Any person with an ordinary high school education of today can intellectually destroy the topmost lawyers on the Supreme Court, and in the legislatures. It is a total mismatch of eras.

We no longer are held hostage to the supernatural in our era.

Posted by: Supremacy Claus | May 10, 2009 4:13:40 PM

Right message, wrong messenger award of the day goes to the person who calls himself Supreme Court of the United States, who writes, "Professor, I think you could do a bit more to raise the level of discourse here."

As regular readers of the blog are painfully aware, prior to the arrival of "Supremacy Claus," the one who now objects to the level of discourse was the single largest contributor to its degradation, with frequent use of argumentum ad hominem and with attacks on nonlawyers equally and oppositely as offensive as the other S.C.'s attacks on lawyers.

Yes, our host could indeed do a bit more to raise the level of discourse.
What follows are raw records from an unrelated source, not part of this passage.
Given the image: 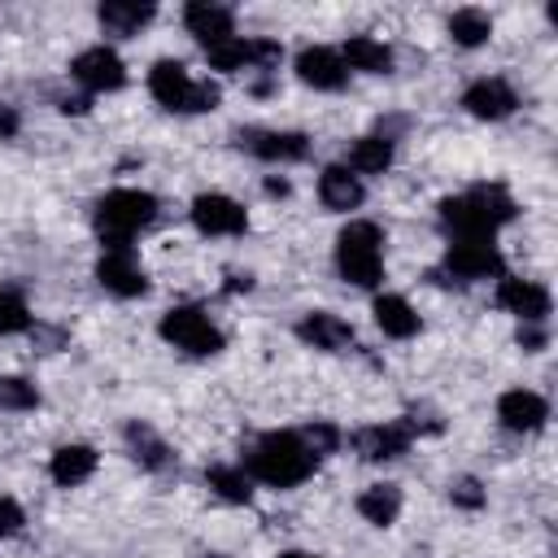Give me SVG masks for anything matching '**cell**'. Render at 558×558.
I'll return each mask as SVG.
<instances>
[{
    "label": "cell",
    "mask_w": 558,
    "mask_h": 558,
    "mask_svg": "<svg viewBox=\"0 0 558 558\" xmlns=\"http://www.w3.org/2000/svg\"><path fill=\"white\" fill-rule=\"evenodd\" d=\"M510 218H514V201L497 183H480L462 196L440 201V222L453 231V240H493L497 227H506Z\"/></svg>",
    "instance_id": "cell-1"
},
{
    "label": "cell",
    "mask_w": 558,
    "mask_h": 558,
    "mask_svg": "<svg viewBox=\"0 0 558 558\" xmlns=\"http://www.w3.org/2000/svg\"><path fill=\"white\" fill-rule=\"evenodd\" d=\"M318 453L305 445L301 432H266L248 449V480H262L270 488H296L314 475Z\"/></svg>",
    "instance_id": "cell-2"
},
{
    "label": "cell",
    "mask_w": 558,
    "mask_h": 558,
    "mask_svg": "<svg viewBox=\"0 0 558 558\" xmlns=\"http://www.w3.org/2000/svg\"><path fill=\"white\" fill-rule=\"evenodd\" d=\"M157 196L144 187H113L96 201V235L105 248H131V240L153 227Z\"/></svg>",
    "instance_id": "cell-3"
},
{
    "label": "cell",
    "mask_w": 558,
    "mask_h": 558,
    "mask_svg": "<svg viewBox=\"0 0 558 558\" xmlns=\"http://www.w3.org/2000/svg\"><path fill=\"white\" fill-rule=\"evenodd\" d=\"M336 270L353 288H375L384 279V231L371 218H353L336 235Z\"/></svg>",
    "instance_id": "cell-4"
},
{
    "label": "cell",
    "mask_w": 558,
    "mask_h": 558,
    "mask_svg": "<svg viewBox=\"0 0 558 558\" xmlns=\"http://www.w3.org/2000/svg\"><path fill=\"white\" fill-rule=\"evenodd\" d=\"M157 331H161L166 344H174V349H183L192 357H209V353L222 349V331L209 323V314L201 305H174V310H166L161 323H157Z\"/></svg>",
    "instance_id": "cell-5"
},
{
    "label": "cell",
    "mask_w": 558,
    "mask_h": 558,
    "mask_svg": "<svg viewBox=\"0 0 558 558\" xmlns=\"http://www.w3.org/2000/svg\"><path fill=\"white\" fill-rule=\"evenodd\" d=\"M449 279H462V283H475V279H501L506 275V262L497 253L493 240H453L449 253H445V270Z\"/></svg>",
    "instance_id": "cell-6"
},
{
    "label": "cell",
    "mask_w": 558,
    "mask_h": 558,
    "mask_svg": "<svg viewBox=\"0 0 558 558\" xmlns=\"http://www.w3.org/2000/svg\"><path fill=\"white\" fill-rule=\"evenodd\" d=\"M70 74H74V83L87 87V92H118V87L126 83L122 57H118L113 48H105V44L83 48V52L70 61Z\"/></svg>",
    "instance_id": "cell-7"
},
{
    "label": "cell",
    "mask_w": 558,
    "mask_h": 558,
    "mask_svg": "<svg viewBox=\"0 0 558 558\" xmlns=\"http://www.w3.org/2000/svg\"><path fill=\"white\" fill-rule=\"evenodd\" d=\"M187 214H192V222H196L201 235H240L248 227L244 205L231 201L227 192H201Z\"/></svg>",
    "instance_id": "cell-8"
},
{
    "label": "cell",
    "mask_w": 558,
    "mask_h": 558,
    "mask_svg": "<svg viewBox=\"0 0 558 558\" xmlns=\"http://www.w3.org/2000/svg\"><path fill=\"white\" fill-rule=\"evenodd\" d=\"M497 305L506 314H514L519 323H545L549 318V288L536 279H519V275H501L497 279Z\"/></svg>",
    "instance_id": "cell-9"
},
{
    "label": "cell",
    "mask_w": 558,
    "mask_h": 558,
    "mask_svg": "<svg viewBox=\"0 0 558 558\" xmlns=\"http://www.w3.org/2000/svg\"><path fill=\"white\" fill-rule=\"evenodd\" d=\"M240 148H248L262 161H301L310 153V140L301 131H275V126H240Z\"/></svg>",
    "instance_id": "cell-10"
},
{
    "label": "cell",
    "mask_w": 558,
    "mask_h": 558,
    "mask_svg": "<svg viewBox=\"0 0 558 558\" xmlns=\"http://www.w3.org/2000/svg\"><path fill=\"white\" fill-rule=\"evenodd\" d=\"M96 279H100L105 292H113L122 301L148 292V275H144V266L135 262L131 248H105V257L96 262Z\"/></svg>",
    "instance_id": "cell-11"
},
{
    "label": "cell",
    "mask_w": 558,
    "mask_h": 558,
    "mask_svg": "<svg viewBox=\"0 0 558 558\" xmlns=\"http://www.w3.org/2000/svg\"><path fill=\"white\" fill-rule=\"evenodd\" d=\"M292 70H296V78H301L305 87H314V92H340V87L349 83V65L340 61L336 48H323V44L301 48L296 61H292Z\"/></svg>",
    "instance_id": "cell-12"
},
{
    "label": "cell",
    "mask_w": 558,
    "mask_h": 558,
    "mask_svg": "<svg viewBox=\"0 0 558 558\" xmlns=\"http://www.w3.org/2000/svg\"><path fill=\"white\" fill-rule=\"evenodd\" d=\"M545 418H549V401L541 392H532V388H510V392L497 397V423L506 432H519V436L523 432H541Z\"/></svg>",
    "instance_id": "cell-13"
},
{
    "label": "cell",
    "mask_w": 558,
    "mask_h": 558,
    "mask_svg": "<svg viewBox=\"0 0 558 558\" xmlns=\"http://www.w3.org/2000/svg\"><path fill=\"white\" fill-rule=\"evenodd\" d=\"M462 109L471 118H484V122H501L519 109V96L506 78H475L466 92H462Z\"/></svg>",
    "instance_id": "cell-14"
},
{
    "label": "cell",
    "mask_w": 558,
    "mask_h": 558,
    "mask_svg": "<svg viewBox=\"0 0 558 558\" xmlns=\"http://www.w3.org/2000/svg\"><path fill=\"white\" fill-rule=\"evenodd\" d=\"M192 87H196V78L187 74L183 61L161 57V61L148 70V92H153V100H157L161 109H179V113H187V105H192Z\"/></svg>",
    "instance_id": "cell-15"
},
{
    "label": "cell",
    "mask_w": 558,
    "mask_h": 558,
    "mask_svg": "<svg viewBox=\"0 0 558 558\" xmlns=\"http://www.w3.org/2000/svg\"><path fill=\"white\" fill-rule=\"evenodd\" d=\"M183 26H187L192 39H201L205 48H214V44H222V39L235 35V13L227 4H214V0H192L183 9Z\"/></svg>",
    "instance_id": "cell-16"
},
{
    "label": "cell",
    "mask_w": 558,
    "mask_h": 558,
    "mask_svg": "<svg viewBox=\"0 0 558 558\" xmlns=\"http://www.w3.org/2000/svg\"><path fill=\"white\" fill-rule=\"evenodd\" d=\"M296 336H301L310 349H323V353H340V349L353 344V327H349L340 314H331V310H310V314H301Z\"/></svg>",
    "instance_id": "cell-17"
},
{
    "label": "cell",
    "mask_w": 558,
    "mask_h": 558,
    "mask_svg": "<svg viewBox=\"0 0 558 558\" xmlns=\"http://www.w3.org/2000/svg\"><path fill=\"white\" fill-rule=\"evenodd\" d=\"M410 440H414V432L405 423H371V427H362L353 436V449L366 462H392V458H401L410 449Z\"/></svg>",
    "instance_id": "cell-18"
},
{
    "label": "cell",
    "mask_w": 558,
    "mask_h": 558,
    "mask_svg": "<svg viewBox=\"0 0 558 558\" xmlns=\"http://www.w3.org/2000/svg\"><path fill=\"white\" fill-rule=\"evenodd\" d=\"M362 196H366V187H362V179H357L349 166H327V170L318 174V201H323L327 209L349 214V209L362 205Z\"/></svg>",
    "instance_id": "cell-19"
},
{
    "label": "cell",
    "mask_w": 558,
    "mask_h": 558,
    "mask_svg": "<svg viewBox=\"0 0 558 558\" xmlns=\"http://www.w3.org/2000/svg\"><path fill=\"white\" fill-rule=\"evenodd\" d=\"M126 449H131V458L144 466V471H170L174 466V449L148 427V423H140V418H131L126 423Z\"/></svg>",
    "instance_id": "cell-20"
},
{
    "label": "cell",
    "mask_w": 558,
    "mask_h": 558,
    "mask_svg": "<svg viewBox=\"0 0 558 558\" xmlns=\"http://www.w3.org/2000/svg\"><path fill=\"white\" fill-rule=\"evenodd\" d=\"M153 13H157V9H153V4H140V0H105V4L96 9L105 35H118V39L140 35V31L153 22Z\"/></svg>",
    "instance_id": "cell-21"
},
{
    "label": "cell",
    "mask_w": 558,
    "mask_h": 558,
    "mask_svg": "<svg viewBox=\"0 0 558 558\" xmlns=\"http://www.w3.org/2000/svg\"><path fill=\"white\" fill-rule=\"evenodd\" d=\"M92 471H96V449L92 445H61L48 462V475L61 488H78L83 480H92Z\"/></svg>",
    "instance_id": "cell-22"
},
{
    "label": "cell",
    "mask_w": 558,
    "mask_h": 558,
    "mask_svg": "<svg viewBox=\"0 0 558 558\" xmlns=\"http://www.w3.org/2000/svg\"><path fill=\"white\" fill-rule=\"evenodd\" d=\"M375 323H379V331L392 336V340L418 336V314H414V305H410L405 296H397V292H379V296H375Z\"/></svg>",
    "instance_id": "cell-23"
},
{
    "label": "cell",
    "mask_w": 558,
    "mask_h": 558,
    "mask_svg": "<svg viewBox=\"0 0 558 558\" xmlns=\"http://www.w3.org/2000/svg\"><path fill=\"white\" fill-rule=\"evenodd\" d=\"M340 61L349 70H362V74H388L392 70V48L384 39H371V35H353L340 52Z\"/></svg>",
    "instance_id": "cell-24"
},
{
    "label": "cell",
    "mask_w": 558,
    "mask_h": 558,
    "mask_svg": "<svg viewBox=\"0 0 558 558\" xmlns=\"http://www.w3.org/2000/svg\"><path fill=\"white\" fill-rule=\"evenodd\" d=\"M357 514L375 527H392L401 514V488L397 484H371L357 493Z\"/></svg>",
    "instance_id": "cell-25"
},
{
    "label": "cell",
    "mask_w": 558,
    "mask_h": 558,
    "mask_svg": "<svg viewBox=\"0 0 558 558\" xmlns=\"http://www.w3.org/2000/svg\"><path fill=\"white\" fill-rule=\"evenodd\" d=\"M344 166H349L357 179H362V174H384V170L392 166V135H362V140H353Z\"/></svg>",
    "instance_id": "cell-26"
},
{
    "label": "cell",
    "mask_w": 558,
    "mask_h": 558,
    "mask_svg": "<svg viewBox=\"0 0 558 558\" xmlns=\"http://www.w3.org/2000/svg\"><path fill=\"white\" fill-rule=\"evenodd\" d=\"M488 35H493V17L484 9H458V13H449V39L458 48H480V44H488Z\"/></svg>",
    "instance_id": "cell-27"
},
{
    "label": "cell",
    "mask_w": 558,
    "mask_h": 558,
    "mask_svg": "<svg viewBox=\"0 0 558 558\" xmlns=\"http://www.w3.org/2000/svg\"><path fill=\"white\" fill-rule=\"evenodd\" d=\"M205 484H209L222 501H235V506L253 501V480H248L244 466H209V471H205Z\"/></svg>",
    "instance_id": "cell-28"
},
{
    "label": "cell",
    "mask_w": 558,
    "mask_h": 558,
    "mask_svg": "<svg viewBox=\"0 0 558 558\" xmlns=\"http://www.w3.org/2000/svg\"><path fill=\"white\" fill-rule=\"evenodd\" d=\"M205 61H209L214 70H222V74H235V70H253V39H244V35H231V39H222V44L205 48Z\"/></svg>",
    "instance_id": "cell-29"
},
{
    "label": "cell",
    "mask_w": 558,
    "mask_h": 558,
    "mask_svg": "<svg viewBox=\"0 0 558 558\" xmlns=\"http://www.w3.org/2000/svg\"><path fill=\"white\" fill-rule=\"evenodd\" d=\"M39 388L22 375H0V410H35Z\"/></svg>",
    "instance_id": "cell-30"
},
{
    "label": "cell",
    "mask_w": 558,
    "mask_h": 558,
    "mask_svg": "<svg viewBox=\"0 0 558 558\" xmlns=\"http://www.w3.org/2000/svg\"><path fill=\"white\" fill-rule=\"evenodd\" d=\"M17 331H31V310L17 292L0 288V336H17Z\"/></svg>",
    "instance_id": "cell-31"
},
{
    "label": "cell",
    "mask_w": 558,
    "mask_h": 558,
    "mask_svg": "<svg viewBox=\"0 0 558 558\" xmlns=\"http://www.w3.org/2000/svg\"><path fill=\"white\" fill-rule=\"evenodd\" d=\"M449 497H453V506H462V510H480V506L488 501V493H484V484H480L475 475L449 480Z\"/></svg>",
    "instance_id": "cell-32"
},
{
    "label": "cell",
    "mask_w": 558,
    "mask_h": 558,
    "mask_svg": "<svg viewBox=\"0 0 558 558\" xmlns=\"http://www.w3.org/2000/svg\"><path fill=\"white\" fill-rule=\"evenodd\" d=\"M301 436H305V445H310L314 453H331V449L340 445V432H336L331 423H310Z\"/></svg>",
    "instance_id": "cell-33"
},
{
    "label": "cell",
    "mask_w": 558,
    "mask_h": 558,
    "mask_svg": "<svg viewBox=\"0 0 558 558\" xmlns=\"http://www.w3.org/2000/svg\"><path fill=\"white\" fill-rule=\"evenodd\" d=\"M22 523H26L22 506H17L13 497H0V536H17V532H22Z\"/></svg>",
    "instance_id": "cell-34"
},
{
    "label": "cell",
    "mask_w": 558,
    "mask_h": 558,
    "mask_svg": "<svg viewBox=\"0 0 558 558\" xmlns=\"http://www.w3.org/2000/svg\"><path fill=\"white\" fill-rule=\"evenodd\" d=\"M209 109H218V87L205 78V83L192 87V105H187V113H209Z\"/></svg>",
    "instance_id": "cell-35"
},
{
    "label": "cell",
    "mask_w": 558,
    "mask_h": 558,
    "mask_svg": "<svg viewBox=\"0 0 558 558\" xmlns=\"http://www.w3.org/2000/svg\"><path fill=\"white\" fill-rule=\"evenodd\" d=\"M519 344H523L527 353H541V349L549 344V331H545V323H519Z\"/></svg>",
    "instance_id": "cell-36"
},
{
    "label": "cell",
    "mask_w": 558,
    "mask_h": 558,
    "mask_svg": "<svg viewBox=\"0 0 558 558\" xmlns=\"http://www.w3.org/2000/svg\"><path fill=\"white\" fill-rule=\"evenodd\" d=\"M17 126H22L17 109H13V105H0V140H13V135H17Z\"/></svg>",
    "instance_id": "cell-37"
},
{
    "label": "cell",
    "mask_w": 558,
    "mask_h": 558,
    "mask_svg": "<svg viewBox=\"0 0 558 558\" xmlns=\"http://www.w3.org/2000/svg\"><path fill=\"white\" fill-rule=\"evenodd\" d=\"M288 179H266V196H288Z\"/></svg>",
    "instance_id": "cell-38"
},
{
    "label": "cell",
    "mask_w": 558,
    "mask_h": 558,
    "mask_svg": "<svg viewBox=\"0 0 558 558\" xmlns=\"http://www.w3.org/2000/svg\"><path fill=\"white\" fill-rule=\"evenodd\" d=\"M240 288L248 292V288H253V279H248V275H227V292H240Z\"/></svg>",
    "instance_id": "cell-39"
},
{
    "label": "cell",
    "mask_w": 558,
    "mask_h": 558,
    "mask_svg": "<svg viewBox=\"0 0 558 558\" xmlns=\"http://www.w3.org/2000/svg\"><path fill=\"white\" fill-rule=\"evenodd\" d=\"M279 558H323V554H310V549H283Z\"/></svg>",
    "instance_id": "cell-40"
},
{
    "label": "cell",
    "mask_w": 558,
    "mask_h": 558,
    "mask_svg": "<svg viewBox=\"0 0 558 558\" xmlns=\"http://www.w3.org/2000/svg\"><path fill=\"white\" fill-rule=\"evenodd\" d=\"M209 558H222V554H209Z\"/></svg>",
    "instance_id": "cell-41"
}]
</instances>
Banning both "Supremacy Claus" and "S.cotus" would do much.

Posted by: Kent Scheidegger | May 11, 2009 11:28:46 AM

There is an old saying (well, old in internet time): Don't feed the trolls.

Posted by: Anon | May 11, 2009 12:28:56 PM

Supremacy Claus, what is your purpose for posting? Far be it from me to be an enforcer of civility here, but it seems that you have a pattern of simply ranting about lawyerdom etc. etc., which people simply do not take seriously If your goal is to simply disrupt commentary, I wish you'd be honest about it. If your goal is to show people that you can say outrageous things, then you've succeeded. I think there's a spot for people like you to comment here. The legal system should be open to critiques from non-lawyers, and lawyers should answer honest criticism. Yours doesn't seem to be that.

You seem to want a place at this metaphorical table. Constantly breaking wind precludes you from an invitation.

Like I said, far be it from me to demand decorum, but SC, I think your posts simply are not worth your time. No one is really paying attention to them.

As for S.cotus, even when he posted stuff about the law, it typically wasn't all that insightful. That coupled with his boorishness made for tedium. As much as S.cotus wishes, snark is not a synonym for erudition.

Posted by: federalist | May 11, 2009 3:18:08 PM

Federalist: Ad hominem attack beats trying to rebut a point about the total failure of every goal of every law subject. Personal attack is the way of the cult.

As a lawyer, why don't you leave our country alone? I don't have to ask, what is your purpose. It is rent seeking.

Here is an idea. Start obeying the Establishment Clause, and stop spouting supernatural doctrines.

Posted by: Supremacy Claus | May 11, 2009 9:39:22 PM

Why compare with Texas? Doesn't each state have enough to present without the additional commentary?